Magic curl option for fast recache and small lscache size

AndreyPopov

Well-Known Member
#1
in long and hard discussion with serpent_driver and researching parameters of his "superfast recaching method" finding really "magic" option for curl in crawler algorithm.

PHP:
 curl_setopt($ch, CURLOPT_ENCODING, "");
must be added in
catalog/controller/extension/module/lscache.php
after this:
PHP:
curl_setopt($ch, CURLOPT_HTTP_VERSION, CURL_HTTP_VERSION_1_1);
after adding this options:
- speed of recache increase up to 3 times
- size of already generated cache decrease up to 10 times

file of cache after lscache header now contain not full html code of cached page like:
HTML:
<!DOCTYPE html> <html dir="ltr" lang="ru" class="desktop win chrome chrome101 webkit oc30 is-guest route-common-home store-0 skin-1 desktop-header-active mobile-sticky layout-1 wf-vollkorn-n7-active wf-vollkorn-n4-active wf-hindmadurai-n7-active wf-hindmadurai-n4-active wf-active flexbox no-touchevents" data-jb="14218c54" data-jv="3.1.8" data-ov="3.0.3.1" style=""><head typeof="og:website"><meta charset="UTF-8"><meta name="viewport" content="width=device-width, initial-scale=1.0"><meta http-equiv="X-UA-Compatible" content="IE=edge"><title>Пряжа высокого качества Турции, Италии в широчайшем ассортименте - интернет-магазин "Пряжа-shop"</title><base href="https://www.priazha-shop.com/">
..............
<span class="links-text">Copyright © 2019-2022, Priazha-shop, All Rights Reserved</span>
</a></li></ul></div></div></div></div></div></div></div></footer></div><div class="notification-wrapper notification-wrapper-bottom"><div class="module module-notification module-notification-137 notification" data-options="{&quot;position&quot;:null,&quot;title&quot;:&quot;&quot;,&quot;cookie&quot;:&quot;e0d3c1b5&quot;}">
<button class="btn notification-close">OK</button><div class="notification-content"><div><div class="notification-title"></div><div class="notification-text">Этот сайт использует файлы cookies.</div></div></div></div></div> <script src="https://static.priazha-shop.com/catalog/view/theme/journal3/assets/0d6cd2a9a1e51254b9f0317c0826cc05.js?v=14218c54"></script> <div class="scroll-top">
<i class="fa fa-angle-up"></i></div></body></html>
now:
lscache_encoding.jpg

but lscache work!!!



P.S. developers add this option to plugin!!!!
https://github.com/litespeedtech/lscache-opencart/commit/d7a085e56132308eec522d9b9d332e163163b9b2
 
Last edited:

serpent_driver

Well-Known Member
#2
Code:
curl_setopt($ch, CURLOPT_ENCODING, "");
Means neither traffic will compressed nor the cache will be compressed and if there is no compression much more disk space is needed => a logical result. And a further result it is that LSWS or OLS creates compressed copies of the cache files next time when a user requests a already cached URL, because every browser supports Accept Encoding with gzip,deflate or br. An empty CURLOPT_ENCODING curl parameter means that encoding is "identity", so no good idea and no good idea to use this code. This code doesn't come from me.

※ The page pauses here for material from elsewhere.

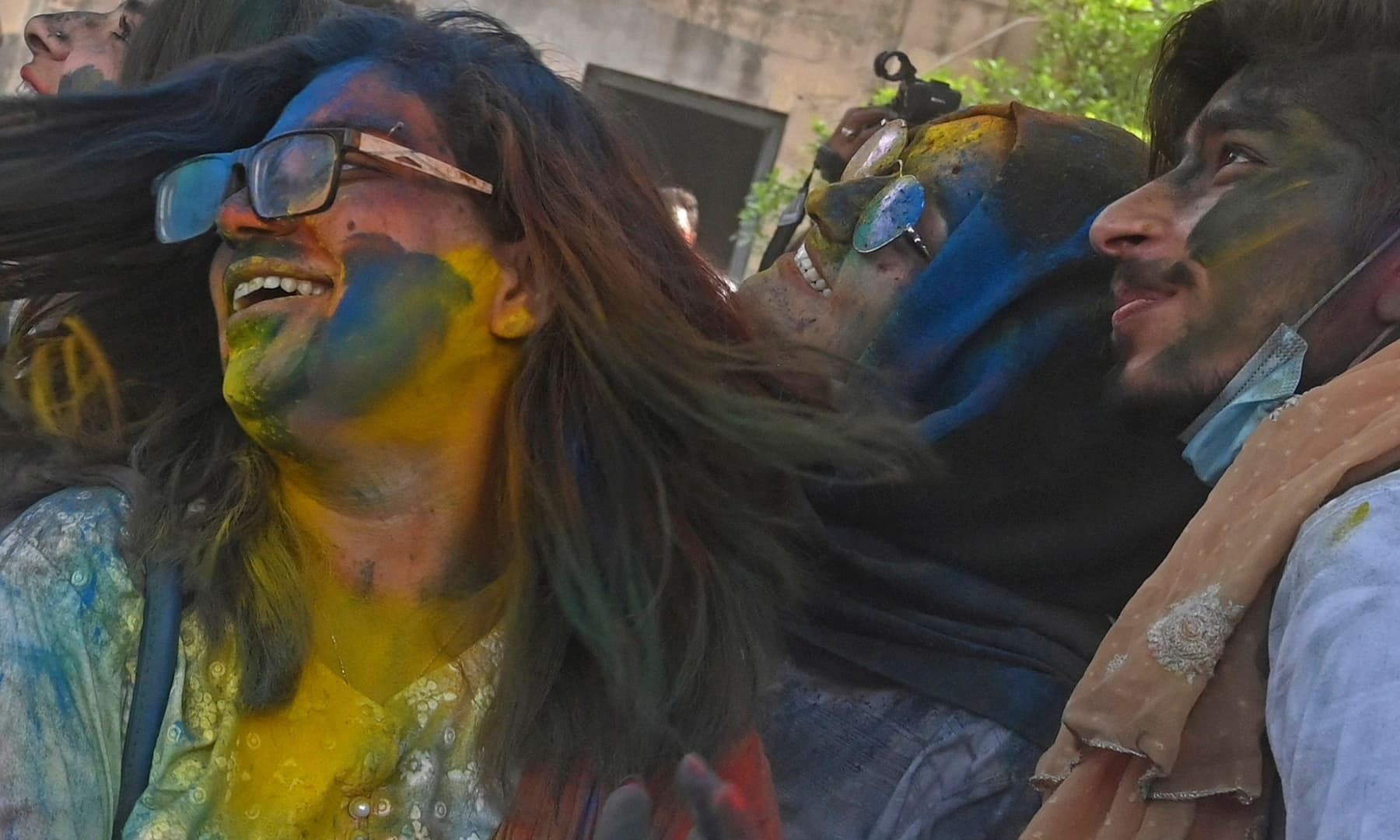 Revellers play with 'Gulal' during Holi celebrations in Lahore on March 28. — AFP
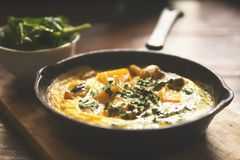 Omelett mit Gemüse in der alten Weinlese-Eisen-Bratpfanne auf Holztisch Autumn Vegetarian Breakfast Lizenzfreie Stockfotografie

To make curl requests really faster without blowing up disk space some other parameters have to be used! This code is everything, but not magic and only nonsense again.

Code:
curl_setopt($ch, CURLOPT_HTTP_VERSION, CURL_HTTP_VERSION_1_1);
This parameter is obsolete. curl always uses HTTP/1.1 by design if there is no other protocol set. There is neither an advantage nor a disadvantage to set protocol parameter.
 
Last edited:

AndreyPopov

Well-Known Member
#3
An empty CURLOPT_ENCODING curl parameter means that encoding is "identity", so no good idea and no good idea to use this code. This code doesn't come from me.
PHP: curl_setopt - Manual
If an empty string, "", is set, a header containing all supported encoding types is sent.

This code doesn't come from me.
you idea use ENCODING as curl request parameter :)


This parameter is obsolete. curl always uses HTTP/1.1 by design
says this to developer. I provide original string from Git.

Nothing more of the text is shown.